The next morning, I checked out the place a little more, and it’s an actual resort. There were several cabins like ours, as well as tent camping, a small general store and restaurant, and a spa building. There were a lot of people around, including families with younger kids. I was surprised to find so many signs of civilization considering how remote and treacherous the road in had seemed.

The surrounding area was impressive. Between the John Muir and Ansel Adams wilderness areas, it’s the kind of scenic High Sierra beauty that stirs the frontiersmen spirit within even the most hardened urbanite. We checked out more of the dozen or so hot springs in the area. None of them were mind-blowing in temperature or water quality, but they were all decent.

That night, we sat around the campfire. At one point, in the middle of discussion, I noticed somebody at a nearby cabin flashing their flashlight in our general direction, a friendly shut-the-fuck-up gesture. It reminded me that although it felt like we were out in the wild, bonding with our cavemen ancestors and staring down the fire, we were actually surrounded by people, most of whom were trying to sleep.

So, yeah, not necessarily the best place for drunken male bonding. We had a great time, but we might have traumatized some innocent bystanders by walking around with no pants.


Where?: Mono Hot Springs, nearly five hours southeast of Sacramento, just south of Yosemite National Park

What’s the cost?: $19-$39 a night, depending on the campsite

Restrooms or dig a hole?: Campsites have picnic tables, grills and bear lockers; no drinking water, yes vault toilets

Pro tips: Not optimal for drunken male bonding. Visit or for more info.

No. 2 on the moon

Is this what a lunar landing feels like? But wearing a 40-pound camping pack with a pint of whiskey in it instead of an astronaut suit?

I sometimes ask that when I arrive at one of Desolation Wilderness’ many alpine lakes, such as Lake Aloha, just southwest of South Lake Tahoe: There aren’t any trees near the water, just massive, monochromatic granite expanses, which give off a serious moon vibe (and, no, I wasn’t on psychedelic drugs).

(A block of data)

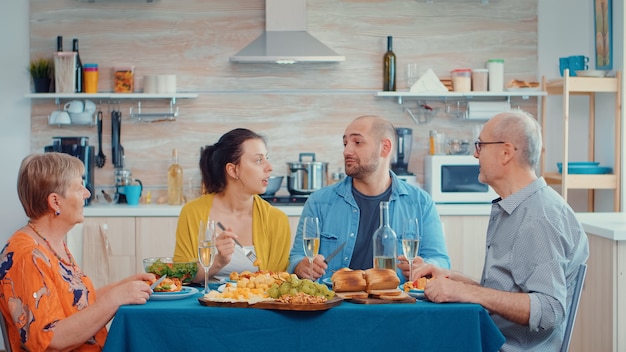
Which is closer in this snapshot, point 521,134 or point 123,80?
point 521,134

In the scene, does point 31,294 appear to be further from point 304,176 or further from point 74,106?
point 74,106

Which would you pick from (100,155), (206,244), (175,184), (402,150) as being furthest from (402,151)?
(206,244)

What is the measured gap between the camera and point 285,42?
17.9ft

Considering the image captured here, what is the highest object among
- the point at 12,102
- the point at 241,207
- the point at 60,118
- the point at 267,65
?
the point at 267,65

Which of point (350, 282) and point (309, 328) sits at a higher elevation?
point (350, 282)

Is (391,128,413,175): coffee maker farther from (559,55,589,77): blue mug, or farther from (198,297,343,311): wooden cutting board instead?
(198,297,343,311): wooden cutting board

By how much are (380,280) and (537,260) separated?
18.3 inches

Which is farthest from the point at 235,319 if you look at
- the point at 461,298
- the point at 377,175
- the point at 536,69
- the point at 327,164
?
the point at 536,69

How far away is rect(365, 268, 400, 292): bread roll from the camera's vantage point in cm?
251

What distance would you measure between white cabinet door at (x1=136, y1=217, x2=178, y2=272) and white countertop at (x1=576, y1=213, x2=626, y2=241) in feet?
7.81

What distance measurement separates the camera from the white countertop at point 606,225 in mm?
3674

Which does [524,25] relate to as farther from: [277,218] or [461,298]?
[461,298]

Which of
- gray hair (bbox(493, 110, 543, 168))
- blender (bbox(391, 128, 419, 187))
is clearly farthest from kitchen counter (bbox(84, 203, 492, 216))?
gray hair (bbox(493, 110, 543, 168))

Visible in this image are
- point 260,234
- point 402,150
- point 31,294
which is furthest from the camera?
point 402,150
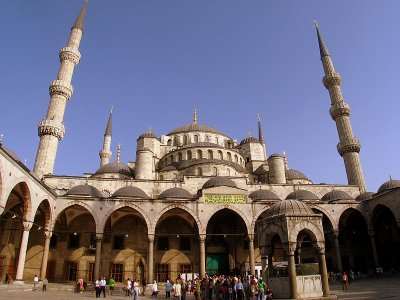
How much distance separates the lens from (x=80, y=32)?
28734 millimetres

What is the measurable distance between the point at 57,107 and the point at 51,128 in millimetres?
2235

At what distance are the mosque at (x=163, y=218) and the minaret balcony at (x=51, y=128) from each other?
73 mm

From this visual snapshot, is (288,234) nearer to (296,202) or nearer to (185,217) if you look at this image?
(296,202)

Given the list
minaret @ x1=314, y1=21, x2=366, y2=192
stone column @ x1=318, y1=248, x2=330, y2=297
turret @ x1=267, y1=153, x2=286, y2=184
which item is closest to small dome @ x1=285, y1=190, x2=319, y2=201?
turret @ x1=267, y1=153, x2=286, y2=184

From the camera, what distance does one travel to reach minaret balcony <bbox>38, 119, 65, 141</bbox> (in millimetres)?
22750

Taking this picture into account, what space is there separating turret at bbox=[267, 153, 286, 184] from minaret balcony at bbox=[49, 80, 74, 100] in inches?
661

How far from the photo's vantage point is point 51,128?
22781mm

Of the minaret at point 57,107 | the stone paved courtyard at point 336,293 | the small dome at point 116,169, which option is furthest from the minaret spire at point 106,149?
the stone paved courtyard at point 336,293

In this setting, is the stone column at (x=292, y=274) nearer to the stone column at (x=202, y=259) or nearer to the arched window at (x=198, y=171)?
the stone column at (x=202, y=259)

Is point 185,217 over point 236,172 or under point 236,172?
under

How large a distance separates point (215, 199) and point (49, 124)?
12.9m

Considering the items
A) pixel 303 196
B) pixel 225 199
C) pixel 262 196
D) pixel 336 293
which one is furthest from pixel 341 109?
pixel 336 293

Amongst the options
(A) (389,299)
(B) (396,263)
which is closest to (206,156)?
(B) (396,263)

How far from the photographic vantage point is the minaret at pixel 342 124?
84.8 feet
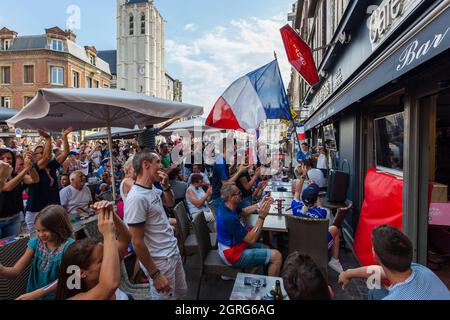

__What to work on__:
**A.** According to the camping piece, why does Lake Aloha give the writer a moon feeling?
**B.** Print the section of the camping piece that begins at the words "Restrooms or dig" and stops after "an astronaut suit?".

__Solutions for each task__:
**A.** There are no trees near the water, only huge granite stretches that are all one color, and that gives the lake a strong moon-like look.

**B.**
Restrooms or dig a hole?: Campsites have picnic tables, grills and bear lockers; no drinking water, yes vault toilets

Pro tips: Not optimal for drunken male bonding. Visit or for more info.

No. 2 on the moon

Is this what a lunar landing feels like? But wearing a 40-pound camping pack with a pint of whiskey in it instead of an astronaut suit?